Passage extrait:
● ● ● ● ●
RDC : le journaliste Pompon Beyokobana dit oui à une nouvelle Constitution et propose cinq réformes majeures
Vingt ans après l’adoption de la Constitution issue du référendum de 2006, le débat sur l’efficacité du système institutionnel congolais refait surface avec intensité en République démocratique du Congo.
Dans une note transmise à notre rédaction, le Journaliste et analyste politique Pompon Beyokobana, journaliste d’investigation, analyste politique et consultant en communication politique et sociale, estime que « la RDC a besoin d’une réforme profonde de son système de gouvernance ».
Selon lui, la Constitution actuelle « a montré ses limites face aux réalités politiques, sécuritaires et administratives du pays ». Il évoque notamment l’instabilité récurrente dans plusieurs provinces, les conflits institutionnels à répétition ainsi que la lourdeur des mécanismes politiques, qu’il considère comme des freins au développement national.
Face à ce constat, Pompon Beyokobana avance cinq réformes majeures qu’il présente comme les bases d’un « nouvel État congolais plus stable, plus cohérent et plus efficace ».Gouverneurs nommés : vers la fin des élections provinciales ?
● ● ● ● ●
Consignes:
A – D'après le passage, pourquoi Pompon Beyokobana juge-t-il nécessaire une réforme profonde du système de gouvernance en RDC ? Répondez en une à trois phrases.
B – Répondez brièvement aux questions suivantes à partir du passage.
(i) De quel référendum est issue la Constitution actuellement en vigueur ?
(ii) Combien de réformes majeures Pompon Beyokobana avance-t-il ?
(iii) Comment présente-t-il ces réformes ?
C – Reproduisez fidèlement le passage, en commençant à « Dans une note » et en terminant à « au développement national. ».
● ● ● ● ●
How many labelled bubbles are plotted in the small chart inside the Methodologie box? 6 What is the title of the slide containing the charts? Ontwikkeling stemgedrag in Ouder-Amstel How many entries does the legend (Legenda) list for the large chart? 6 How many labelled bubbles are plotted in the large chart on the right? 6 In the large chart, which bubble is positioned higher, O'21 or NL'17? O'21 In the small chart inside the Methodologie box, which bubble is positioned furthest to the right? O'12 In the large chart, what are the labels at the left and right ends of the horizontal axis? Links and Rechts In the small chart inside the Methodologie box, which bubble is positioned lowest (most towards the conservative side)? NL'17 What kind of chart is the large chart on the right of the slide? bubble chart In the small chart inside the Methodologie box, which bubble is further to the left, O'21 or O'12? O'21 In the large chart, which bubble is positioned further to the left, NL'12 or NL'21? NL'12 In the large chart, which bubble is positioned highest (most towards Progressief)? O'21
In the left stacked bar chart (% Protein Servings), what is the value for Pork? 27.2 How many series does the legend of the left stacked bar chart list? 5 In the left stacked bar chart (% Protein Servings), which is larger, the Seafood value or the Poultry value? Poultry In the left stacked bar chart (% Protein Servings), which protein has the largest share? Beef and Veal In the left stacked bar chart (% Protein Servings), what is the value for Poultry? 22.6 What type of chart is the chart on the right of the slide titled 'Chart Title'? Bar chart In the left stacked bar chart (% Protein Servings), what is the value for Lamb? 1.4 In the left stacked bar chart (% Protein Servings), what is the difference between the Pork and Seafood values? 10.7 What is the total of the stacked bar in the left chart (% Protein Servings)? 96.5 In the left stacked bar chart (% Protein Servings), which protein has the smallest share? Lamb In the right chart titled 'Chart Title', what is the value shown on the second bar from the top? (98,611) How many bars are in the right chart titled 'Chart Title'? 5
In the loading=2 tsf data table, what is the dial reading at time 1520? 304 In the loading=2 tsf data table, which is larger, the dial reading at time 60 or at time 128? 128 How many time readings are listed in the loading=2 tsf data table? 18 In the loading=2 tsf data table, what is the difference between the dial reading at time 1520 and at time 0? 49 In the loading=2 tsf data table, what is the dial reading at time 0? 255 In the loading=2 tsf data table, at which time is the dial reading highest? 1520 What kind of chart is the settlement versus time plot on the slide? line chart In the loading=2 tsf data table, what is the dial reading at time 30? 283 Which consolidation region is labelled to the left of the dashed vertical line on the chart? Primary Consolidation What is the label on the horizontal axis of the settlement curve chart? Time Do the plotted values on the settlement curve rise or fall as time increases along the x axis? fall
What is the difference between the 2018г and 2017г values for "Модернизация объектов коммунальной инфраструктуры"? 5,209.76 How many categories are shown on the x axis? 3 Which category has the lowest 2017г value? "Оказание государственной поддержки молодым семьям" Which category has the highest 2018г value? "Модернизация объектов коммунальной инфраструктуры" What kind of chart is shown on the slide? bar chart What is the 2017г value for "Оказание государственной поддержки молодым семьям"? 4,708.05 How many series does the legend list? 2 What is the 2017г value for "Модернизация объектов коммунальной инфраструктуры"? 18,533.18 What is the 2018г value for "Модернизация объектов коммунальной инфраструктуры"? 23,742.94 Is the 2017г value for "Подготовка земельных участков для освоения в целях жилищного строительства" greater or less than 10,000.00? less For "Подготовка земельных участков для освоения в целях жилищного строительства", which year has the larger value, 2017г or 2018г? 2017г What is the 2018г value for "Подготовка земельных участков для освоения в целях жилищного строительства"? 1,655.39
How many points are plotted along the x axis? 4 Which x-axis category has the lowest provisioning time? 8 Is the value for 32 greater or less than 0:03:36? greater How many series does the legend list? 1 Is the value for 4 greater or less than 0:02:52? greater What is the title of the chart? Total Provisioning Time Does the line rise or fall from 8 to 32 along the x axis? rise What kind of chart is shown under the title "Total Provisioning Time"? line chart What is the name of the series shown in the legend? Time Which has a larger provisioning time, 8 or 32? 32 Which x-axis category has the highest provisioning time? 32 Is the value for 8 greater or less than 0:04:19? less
● ● ● ● ●
Réponses:
A – Selon lui, la Constitution actuelle « a montré ses limites face aux réalités politiques, sécuritaires et administratives du pays ». Il cite l'instabilité récurrente dans plusieurs provinces, les conflits institutionnels à répétition et la lourdeur des mécanismes politiques, qu'il considère comme des freins au développement national.

B –
(i) Du référendum de 2006.
(ii) Cinq.
(iii) Il les présente comme les bases d'un « nouvel État congolais plus stable, plus cohérent et plus efficace ».

C –
Dans une note transmise à notre rédaction, le Journaliste et analyste politique Pompon Beyokobana, journaliste d’investigation, analyste politique et consultant en communication politique et sociale, estime que « la RDC a besoin d’une réforme profonde de son système de gouvernance ».
Selon lui, la Constitution actuelle « a montré ses limites face aux réalités politiques, sécuritaires et administratives du pays ». Il évoque notamment l’instabilité récurrente dans plusieurs provinces, les conflits institutionnels à répétition ainsi que la lourdeur des mécanismes politiques, qu’il considère comme des freins au développement national.